C

CACTUS

Qu’ils soient, au désert ou ailleurs, grands seigneurs ou petits acharnés, les cactus nous enseignent que la vie tient à bien autre chose qu’à la seule satisfaction des besoins.

CAGE

C’est l’animal qui grossit, et non pas sa cage qui rétrécit.

CALME

Possiblement, le calme accompagne le précaire. Mais pas longtemps.

CAPITALISME

Le capitalisme vise l’alliance entre l’industrie et le commerce des armes et ceux des pansements.

L’hideux, brutal et avide capitalisme peut certes me rogner les ailes, mais il n’a pas (encore) de prise sur mes rêves et sur mes projets d’envol.

CARESSE

La main est caressée par ce qu’elle caresse.

CARREFOUR

Les carrefours sont des lieux de choix pour regarder passer les villes.

CARRIÈRE

Pour faire carrière politique dans le social, il faut savoir capter tous les échos, redoubler tous les sanglots. A moi les hypothèses, elles me rendent savant ! A moi les plaintes, elles me rendent fringant et peut-être convaincant ! Il suffit ensuite de prétendre avoir ausculté le monde tel qu’il ne va pas puis, gorgé de ce qu’ignorent ceux qui se taisent, de dire à leur place, sans savoir et sans rien apprendre de ce pourquoi ils trébuchent. Et surtout de ne rien faire d’autre que carrière.

CATASTROPHE

Face aux catastrophes annoncées : atténuation des causes, adaptation aux conséquences. Oui, mais dans quel ordre (éviter l’ingérable, gérer l’inévitable, etc.) ?

Consigne 1: Indiquez si chacune des affirmations suivantes concorde avec le texte fourni, en répondant par oui ou par non et en citant les mots décisifs de ce texte : (a) la cage rétrécit autour de l’animal ; (b) la main est caressée par ce qu’elle caresse ; (c) le calme accompagne durablement le précaire.
Consigne 2: Prolongez le texte fourni au-delà de son dernier article par quelques nouvelles entrées, classées dans l’ordre alphabétique et rédigées dans la même manière.

Informations fournies:
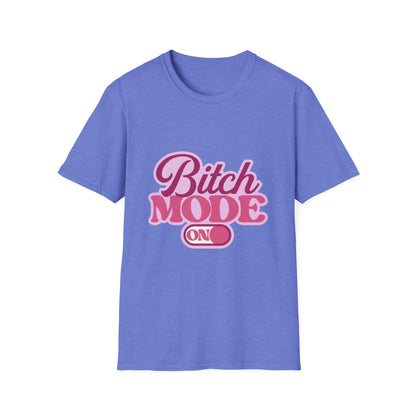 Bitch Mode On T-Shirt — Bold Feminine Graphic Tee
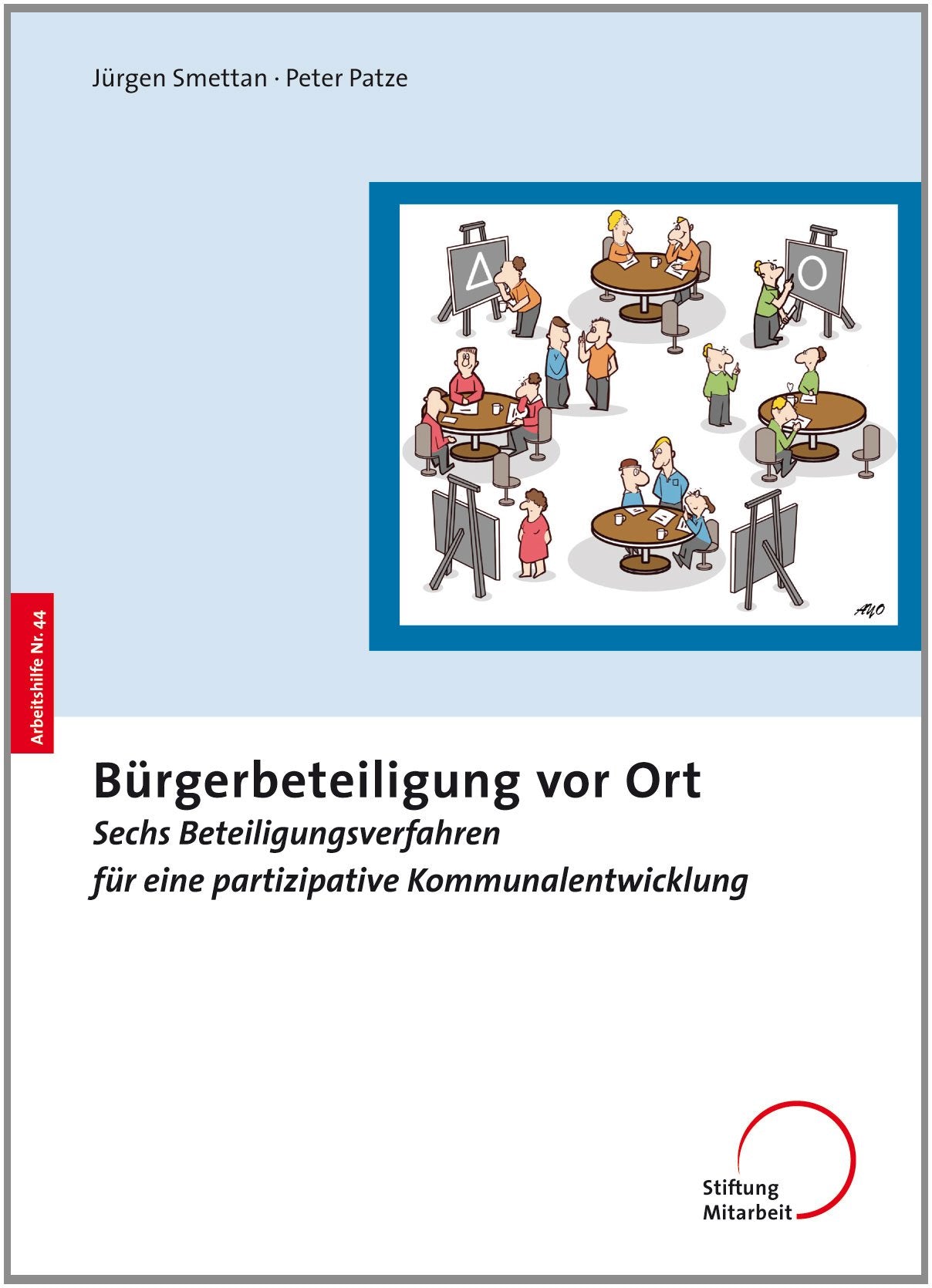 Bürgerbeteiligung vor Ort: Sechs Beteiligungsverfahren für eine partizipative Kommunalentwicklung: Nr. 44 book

Réponse rédigée 1:
(a) Non : « C’est l’animal qui grossit, et non pas sa cage qui rétrécit. »
(b) Oui : « La main est caressée par ce qu’elle caresse. »
(c) Non : « Possiblement, le calme accompagne le précaire. Mais pas longtemps. »

Réponse rédigée 2:
CAUSE

Dire la cause des choses plutôt que la chose-même, en mentionner parfois la cessation.

Tenir bon sur une seule cause, celle qui permettra de ne tenir à rien. Sinon à la possibilité de s’agiter pour conquérir le droit de ne rien faire. Sinon de faire tout ce qu’il faut pour ne plus avoir à s’en faire. Pas même de la disparition des causes.

Je préfère servir les causes qui n’ont pas besoin de moi pour se justifier.

Etant relié à tout, chaque cause que j’active produit son effet, d’une façon ou d’une autre, dans l’entrelacs des autres causes et des autres effets, devenus causes à leur tour.

CELA

L’esprit est habile à repousser, vif à refuser. Mais, en tous lieux où se porte l’attention, une voix commente : « Tu es cela ».

Si cela était un port, ou même une gare ! Si ceci était un bateau, ou même un train !

CENTRE

Au centre, les règles fixent les échanges. En périphérie, les échanges fixent les règles.

On ne se fait du centre que des idées rivales. Le possible, pourtant, commence en dehors de la cible.

Rien ne m’appartient, je ne suis le centre de rien, tout me tient lieu de centre, j’appartiens à tout. Je ne tiens à rien puisque je tiens à tout.

CERVEAU

Le cerveau perçoit ce qui est. Le sujet perçoit en outre ce qui a été fait et ce qui va disparaître.

CHAIR

La chair porte toutes les vérités du cœur.

La chair, siège du conflit, qu’animent les idées, sièges des désirs, qui entrent en conflit : l’humaine condition.

CHANGEMENT

Le changement sert à souligner l’immobilité des choses.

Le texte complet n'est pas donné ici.